July 21, 2017

...Learn TDD with Codemanship

Calculating Reading Ease for Code

More deliberating this week about program readability.

This week I've thought a lot about how to make code easy to read.

According to a popular measure of reading ease, one of these sentences is easier to read.

The Flesch Reading Ease Score (FRES) was developed by author and Plain English advocate Rudolph Flesch in 1948.

The formula uses the average length of sentences in the text and the average number of syllables in the words to estimate the required educational level (in US education, the "grade level") of the audience.
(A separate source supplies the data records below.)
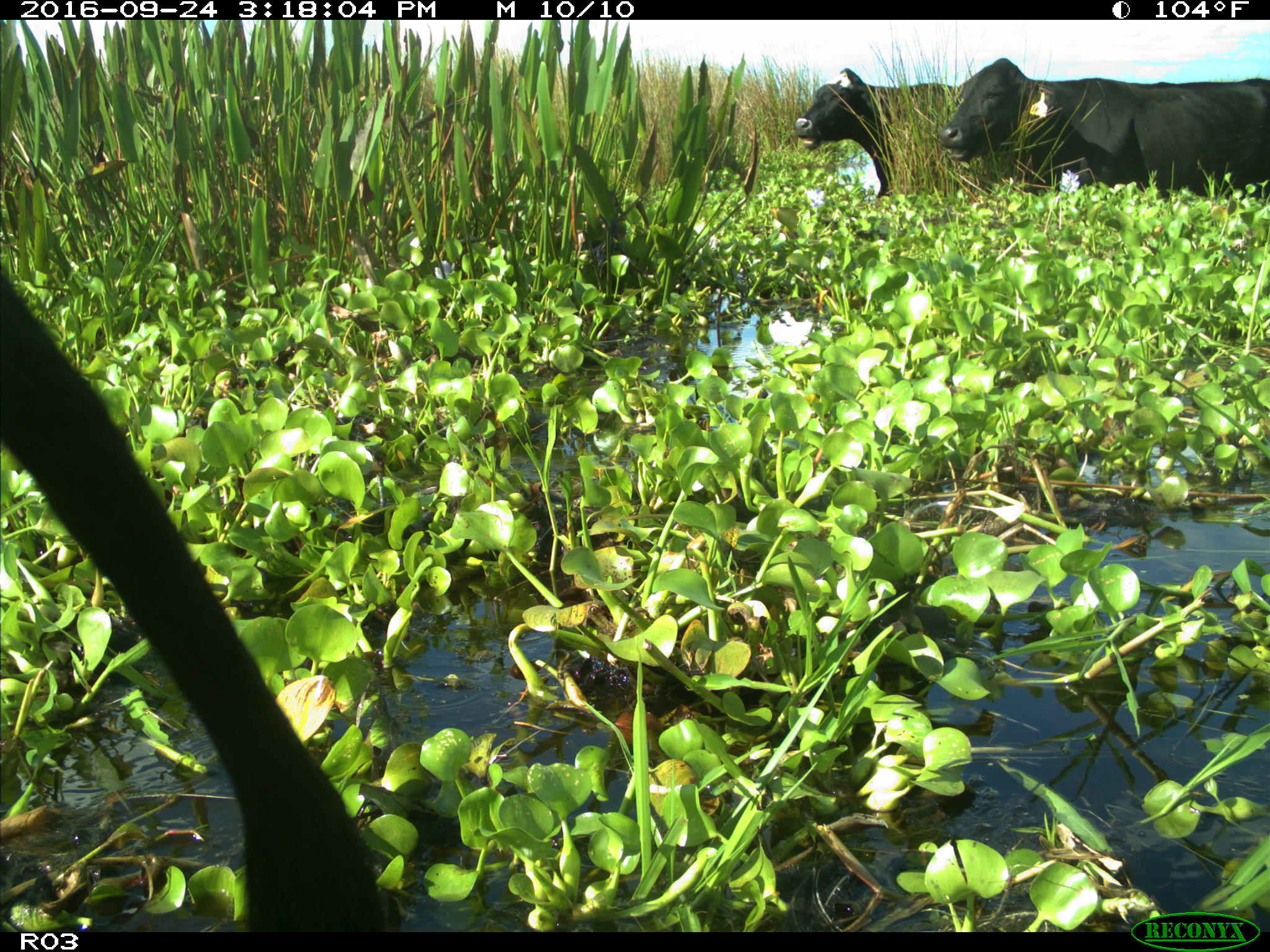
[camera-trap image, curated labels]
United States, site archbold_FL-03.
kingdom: Animalia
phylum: Chordata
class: Mammalia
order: Artiodactyla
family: Bovidae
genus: Bos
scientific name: Bos taurus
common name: domestic cow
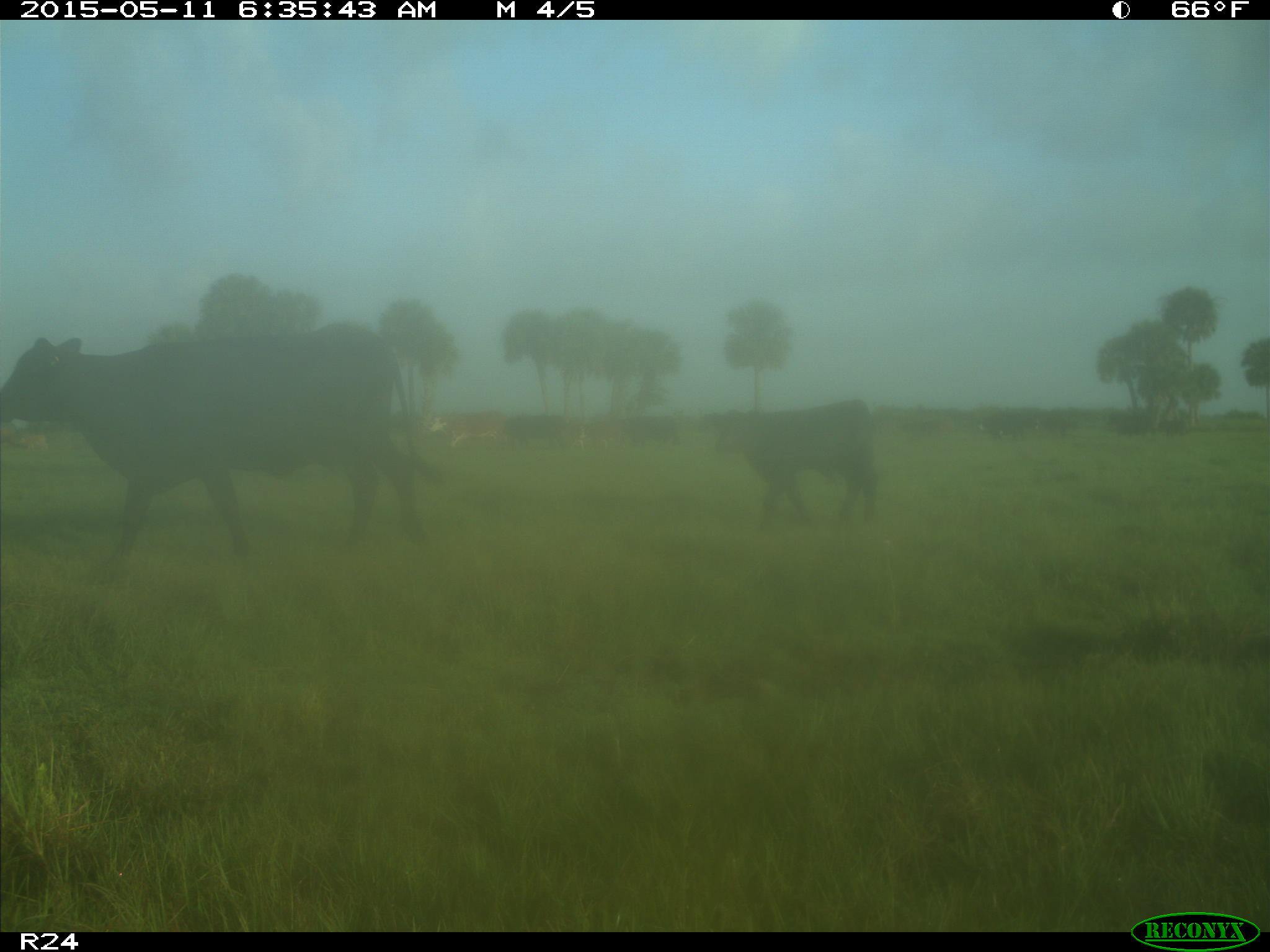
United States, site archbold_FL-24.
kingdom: Animalia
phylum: Chordata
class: Mammalia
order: Artiodactyla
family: Bovidae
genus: Bos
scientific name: Bos taurus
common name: domestic cow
FRES = 206.835 - (1.015 x Average Words Per Sentence) - (84.6 x Average Syllables Per Word)

This produces a number typically between 0 - 100, with higher values meaning better reading ease. The text of an advert aimed at a wide consumer audience might have a FRES of about 80-89 (meaning it could be understood by your average 8th-9th grader). The text of a peer-reviewed scientific paper might have a FRES less than 20, meaning that only college graduates might be able to understand it.

As you can see from the formula, the greatest emphasis is placed on the number of syllables in words. So, although "More deliberating this week about program readability" is a shorter sentence than "This week I've thought a lot about how to make code easy to read", its reading ease score is much lower.

This week I've thought a lot about how to make code easy to read.

- words per sentence = 14, syllables per word = 1.14

=> FRES = 93.9

Very easy to read

More deliberating this week about program readability

- words per sentence = 7, syllables per word = 2.43

=> FRES = - 10.7

Very difficult to read

I've been wondering for some time if the FRES formula could be applied to code. For sure, in code we have words. And those words have syllables. It would be straightforward to find all the words in a block of code or a source file and count them.

A very simple regex can find all the alphanumeric strings in a block of code, and I'd already figured out how to parse identifiers written in PascalCase and camelCase. (Sorry, underscores lovers. I'll add that soon.)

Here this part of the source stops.